Skill tree highlight: Wormwood’s skill tree adds Composting and Bloom Control mechanics. He can manually trigger or suppress his bloom state regardless of season, and composting lets him fertilize farms passively to dramatically increase crop yields. In large co-op servers, Wormwood-managed farms can produce food for the entire team.

Difficulty: Intermediate | Best season/scenario: Spring (bloom combat bonus), and any run prioritizing sustainable farm-based food. Weakest in Winter when plant food is scarce and bloom is inactive.

Wickerbottom — The Librarian (Intermediate)

Unique perk: Wickerbottom can craft and read magical Books that produce powerful effects — summoning birds to plant seeds, creating lightning storms, spawning tentacles to fight enemies, and accelerating plant growth overnight. She also builds Science and Magic tier items from memory without prototyping, meaning she never needs a Science Machine to craft anything in those tiers.

Main drawback: Wickerbottom cannot sleep (she can’t use Straw Rolls or Sleeping Bags), meaning she must manage sanity through alternative methods like eating Jerky, wearing a Garland, or visiting the Lunar biome. Spoiled food immediately makes her sick.

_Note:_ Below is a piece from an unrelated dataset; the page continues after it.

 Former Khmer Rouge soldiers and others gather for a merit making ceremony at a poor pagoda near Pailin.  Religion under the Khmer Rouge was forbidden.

Skill tree highlight: Wickerbottom’s expanded skill tree unlocks new book recipes including powerful team-wide buffs, area sanity restoration, and advanced farming acceleration. Her Applied Horticulture book lets her advance entire crop plots through multiple growth stages instantly — making her the fastest farmer in the game by raw turns.

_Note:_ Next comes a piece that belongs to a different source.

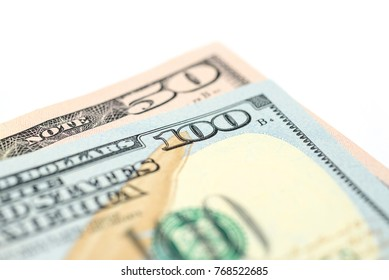 $50 and $100 banknotes on white background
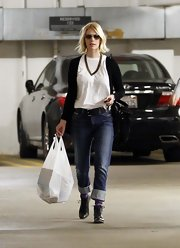 January Jones embraced a very different look from her 'Mad Men' persona in cuffed jeans and boots.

Difficulty: Intermediate | Best season/scenario: Excellent throughout every season. Best in Autumn for rapid research phase, and during boss fights where her tentacle summoning provides free combat support.

Expert Characters: High Skill Ceiling, High Reward

Expert characters have genuinely powerful kits that can outperform every other character — in the right hands. They require deep knowledge of DST’s systems, careful resource management, and an understanding of how their unique mechanics interact with seasonal challenges. Don’t be afraid of the label; learning any of these is worth the investment.

Understanding the game’s seasonal threats makes expert characters far more manageable — see our DST seasons guide for a breakdown of every seasonal challenge and how to prepare for it.

Wanda — The Watchmaker (Expert)

Unique perk: Wanda ages backwards — she starts at maximum age (80) and grows younger over time. At age 0 she dies. The mechanic is more interesting than it sounds: Wanda gains attack damage bonuses at lower ages, and her special Watches — crafted items unavailable to other characters — grant powerful time-manipulation abilities. The Back-Step Watch teleports her to a previous location, the Alarming Clock deals massive AoE time damage, and the Second Chance Watch resurrects her automatically upon death.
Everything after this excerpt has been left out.